Liang Yanxu, She Haicheng, Ding Wangji, She Haidong
School of Urban Construction, Yangtze University, Jingzhou, China.
Key Laboratory of Reservoir and Dam Safety Ministry of Water Resources, Nanjing, China.
PLoS One. 2025 Sep 10;20(9):e0329437. doi: 10.1371/journal.pone.0329437. eCollection 2025.
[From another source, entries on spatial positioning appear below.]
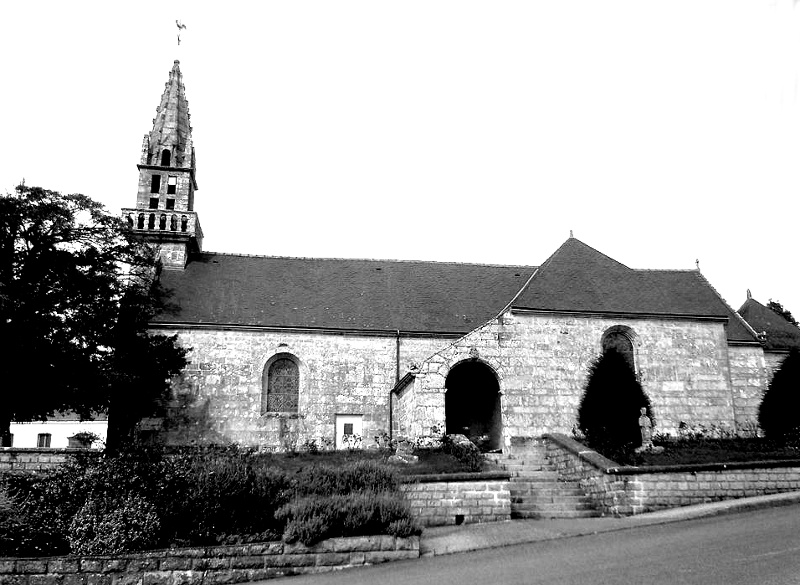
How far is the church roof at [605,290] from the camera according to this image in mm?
22922

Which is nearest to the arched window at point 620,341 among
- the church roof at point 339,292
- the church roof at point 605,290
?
the church roof at point 605,290

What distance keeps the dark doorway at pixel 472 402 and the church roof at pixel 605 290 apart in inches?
117

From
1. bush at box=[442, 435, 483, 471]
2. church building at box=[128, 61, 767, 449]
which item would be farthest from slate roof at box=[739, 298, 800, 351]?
bush at box=[442, 435, 483, 471]

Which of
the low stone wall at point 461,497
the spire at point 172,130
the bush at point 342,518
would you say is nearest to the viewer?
the bush at point 342,518

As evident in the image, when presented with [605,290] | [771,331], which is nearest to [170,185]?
[605,290]

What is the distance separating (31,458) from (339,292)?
13.0 m

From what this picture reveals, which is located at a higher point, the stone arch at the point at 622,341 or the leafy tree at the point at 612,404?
the stone arch at the point at 622,341

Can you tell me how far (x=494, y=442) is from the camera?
72.5ft

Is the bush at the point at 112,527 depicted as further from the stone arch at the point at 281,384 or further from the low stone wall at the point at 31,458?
the stone arch at the point at 281,384

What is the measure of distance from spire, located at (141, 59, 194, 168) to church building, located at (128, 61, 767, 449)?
9.54 feet

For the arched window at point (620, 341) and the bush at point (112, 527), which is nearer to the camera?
the bush at point (112, 527)

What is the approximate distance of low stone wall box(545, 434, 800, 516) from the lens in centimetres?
1475

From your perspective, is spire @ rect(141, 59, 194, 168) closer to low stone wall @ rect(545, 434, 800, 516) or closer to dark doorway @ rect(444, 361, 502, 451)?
dark doorway @ rect(444, 361, 502, 451)

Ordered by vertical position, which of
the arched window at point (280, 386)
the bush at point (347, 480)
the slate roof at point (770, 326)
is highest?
the slate roof at point (770, 326)
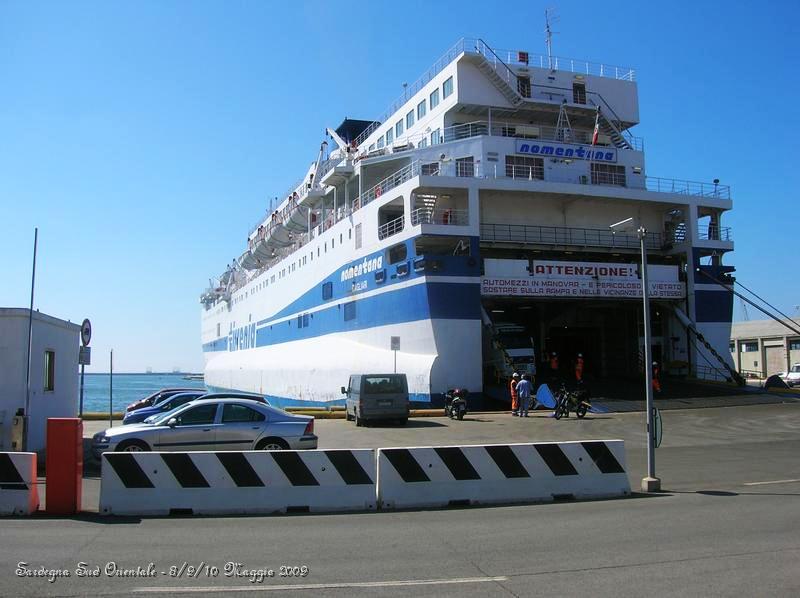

To reveal the microscopic damage evolution law of rocks under the effect of unloading disturbances with different amplitudes, electron microscope scanning, nuclear magnetic resonance (NMR), and triaxial compression tests were carried out. The evolution patterns of surface and internal pore types and mechanical properties of rock specimens after unloading perturbation were analyzed. In this paper, a classification of the ratio of dmax/dmin (dmax and dmin refer to the maximum and minimum pore size of each pore, respectively) is proposed to examine the pore and crack evolution extension development on the surface of the specimen. Meanwhile, the T2 energy spectrum with pore size classification is used to examine the damage quantification law of the pore and crack extension evolution inside the specimen. Finally, the statistical damage model of unloaded disturbed rock is established through theoretical derivation, and the accuracy of the model is verified by experimental data. The study shows that: (1) With the increase of unloading amplitude, there is an increase in the number of nascent cracks and a tendency to expand, which is caused by shear extension cracks; with the increase of unloading amplitude, there is a tendency for the microporosity to shift to the mesoporosity, and the mesoporosity has a tendency to shift to the macroporosity, and there is a decrease in the number of micropores as a whole, which indicates that there is almost no new pore sprouting. (2) When the unloading amplitude is less than 20MPa, with the increase of the unloading amplitude, the pore ratio and expansion rate of the specimen increase slowly; when the unloading amplitude is more than 20MPa, with the increase of the unloading amplitude, the pore ratio and expansion rate of the specimen have a significant tendency to increase. (3) With the increase of unloading amplitude, the shale shear strength limit value decreases more slowly, the modulus of elasticity and shear strength also show a similar pattern of change, and the same way to derive the rock Poisson's ratio does not change much.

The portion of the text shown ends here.